Das UN World Food Programme (WFP) verfolgt genau dieses Ziel. Für Nothilfeeinsätze und langfristige Entwicklungsprogramme weltweit benötigt WFP große Mengen an Grundnahrungsmitteln. Wenn möglich, kauft WFP diese lokal an. Für Kleinbauern ist das die Chance, wirtschaftlich zu arbeiten. Vielerorts hilft ihnen die Gründung von Genossenschaften, ihre Position zu stärken, zu verhandeln, zu expandieren und Kosten bündeln zu können.

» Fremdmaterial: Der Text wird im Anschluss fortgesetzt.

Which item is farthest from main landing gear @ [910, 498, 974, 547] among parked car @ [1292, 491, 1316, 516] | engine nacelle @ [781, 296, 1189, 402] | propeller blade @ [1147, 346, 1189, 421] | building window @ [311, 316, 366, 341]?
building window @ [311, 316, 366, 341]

Trotz der bisher erreichten Fortschritte haben Kleinbauern mit vielen Hindernissen zu kämpfen. Für manche ist es schwer, ausreichend zu produzieren oder gar Vorräte anzulegen. Anderen gelingt es Überschüsse zu erzielen, sie haben jedoch Schwierigkeiten diese gewinnbringend zu verkaufen. Oft fehlt es an technischen Geräten oder finanziellen Mitteln, um Profite zu erzielen. Auch die Lagerung der Ernte ist ein weit verbreitetes Problem. Zusätzlich stellen die Folgen des Klimawandels Kleinbauern vor Herausforderungen.  

Hier greifen die Ansätze von WFP, Partnerschaften zu stärken und innovative Lösungen einzuführen. WFP liefert passgenaue Unterstützung für Kleinbauern und lokale Regierungen, um Wertschöpfungsketten und weitreichende Nahrungsmittelsysteme gezielt zu beeinflussen. Dabei beziehen WFP-Programme konsequent Kleinbauern und -bäuerinnen gleichermaßen mit ein.

Zu den WFP-Programmen zählen Purchase for Progress (P4P) und die speziell für den Privatsektor konzipierte Farm to Market Alliance. Beide fördern den Zugang zu Märkten. Sie unterstützen Landwirte artenreich anzubauen und helfen ihnen, ihre Geschäftsaussichten zu verbessern. Darüber hinaus bringt WFP im Rahmen des Schulmahlzeitenprogramms Kleinbauern mit lokalen Schulkantinen zusammen. Über die “Purchase from Africans for Africa” Initiative schafft WFP gemeinsam mit der UN Food and Agriculture Organization (FAO) eine Plattform für Anfragen öffentlicher Institutionen Afrikas und Angeboten lokaler Kleinbauern und landwirtschaftlichen Genossenschaften. Etablierte Programme wie Bargeldtransfers und Nahrungsmittelhilfe, die Rural Resilience Initiative (R4) und Food for Assets ergänzen die WFP-Hilfe.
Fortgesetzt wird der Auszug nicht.